10 December 2010

Conservatives to give back seized hydro assets

Natural resources minister Shawn Skinner gave notice on Thursday of a bill that is part of the compensation for two companies caught in the crossfire of the Williams administration’s expropriation bill in 2008.

In giving notice of motion, Skinner only gave the title of the bill - An Act To Amend The Abitibi Consolidated Rights and Assets Act – but Bond Papers has learned that the bill will restore assets seized from Fortis and ENEL two years ago.

Last spring, then natural resources minister Kathy Dunderdale said that Fortis and Enel would have their power purchase agreements restored as part of the settlement. In August, Danny Williams said the companies would receive cash compensation, a long-term power purchase agreement or some other combination of arrangements as compensation for the government’s action.  The only reason to amend the expropriation bill would be to restore to the two companies the assets the provincial government seized under the December 2008 law. 

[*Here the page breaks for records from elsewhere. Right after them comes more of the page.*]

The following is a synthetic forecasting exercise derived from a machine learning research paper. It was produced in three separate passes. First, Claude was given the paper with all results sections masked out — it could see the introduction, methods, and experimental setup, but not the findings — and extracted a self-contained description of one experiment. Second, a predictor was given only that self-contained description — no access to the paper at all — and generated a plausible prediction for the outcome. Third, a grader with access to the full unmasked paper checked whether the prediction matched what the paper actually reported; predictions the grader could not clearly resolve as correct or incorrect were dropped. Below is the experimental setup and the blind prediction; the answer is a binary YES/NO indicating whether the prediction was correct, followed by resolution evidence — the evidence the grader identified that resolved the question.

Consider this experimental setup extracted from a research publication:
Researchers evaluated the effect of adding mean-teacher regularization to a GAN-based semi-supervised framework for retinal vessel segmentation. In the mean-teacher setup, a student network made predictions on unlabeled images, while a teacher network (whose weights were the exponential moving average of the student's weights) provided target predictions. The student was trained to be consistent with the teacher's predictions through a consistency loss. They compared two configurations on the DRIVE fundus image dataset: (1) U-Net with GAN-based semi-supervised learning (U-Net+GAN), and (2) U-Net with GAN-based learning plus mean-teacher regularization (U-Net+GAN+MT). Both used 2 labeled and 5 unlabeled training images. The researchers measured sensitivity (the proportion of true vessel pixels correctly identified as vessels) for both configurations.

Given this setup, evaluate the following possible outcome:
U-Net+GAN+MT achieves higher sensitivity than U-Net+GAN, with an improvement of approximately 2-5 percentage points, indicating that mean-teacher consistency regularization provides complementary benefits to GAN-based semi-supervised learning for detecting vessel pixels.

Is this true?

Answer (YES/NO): NO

With the assets restored, the provincial government’s energy company – Nalcor - could then also make a new long-term power purchase agreement with ENEL and Fortis to supply power to the island grid.  There’s no indication at this time whether or not Nalcor will retain any interest in the hydro-electric generation operations or simply act as a customer for the power.

There’s also no word on what other compensation the companies might be receiving from taxpayers for Williams’ blunder.

The provincial government is already paying a $60 million loan for Fortis that the company defaulted on as a result of the seizure.

In December 2008, Danny Williams’ Conservative administration introduced legislation in the House of Assembly that seized hydro-electric assets from three companies -  AbitibiBowater, Fortis and ENEL – supposedly because AbitibiBowater reneged on a 1909 commitment.

The legislation also quashed a court case Abitibi brought against the provincial government over an earlier dispute and stripped the company any right to compensation.

The expropriation bill also set the provincial cabinet as sole arbiter of any compensation to be paid. 

While the bill was met with cheering at home, it met with condemnation across the country. Bond Papers was one of the few voices in the province that questioned the bills’ purpose, its motivation and its assault on the rule of law.

AbitibiBowater sued the Government Canada under the North American Free Trade Agreement.  The company reached a settlement with the federal government in August 2010.

Earlier this year, the people of Newfoundland and Labrador learned that the provincial government had accidentally expropriated  the former Abitibi paper mill at Grand Falls along with all the environmental liabilities associated with it.

Premier Kathy Dunderdale, the minister responsible for natural resources at the time, learned of the massive error several months after the expropriation but failed to disclose the mistake to the public.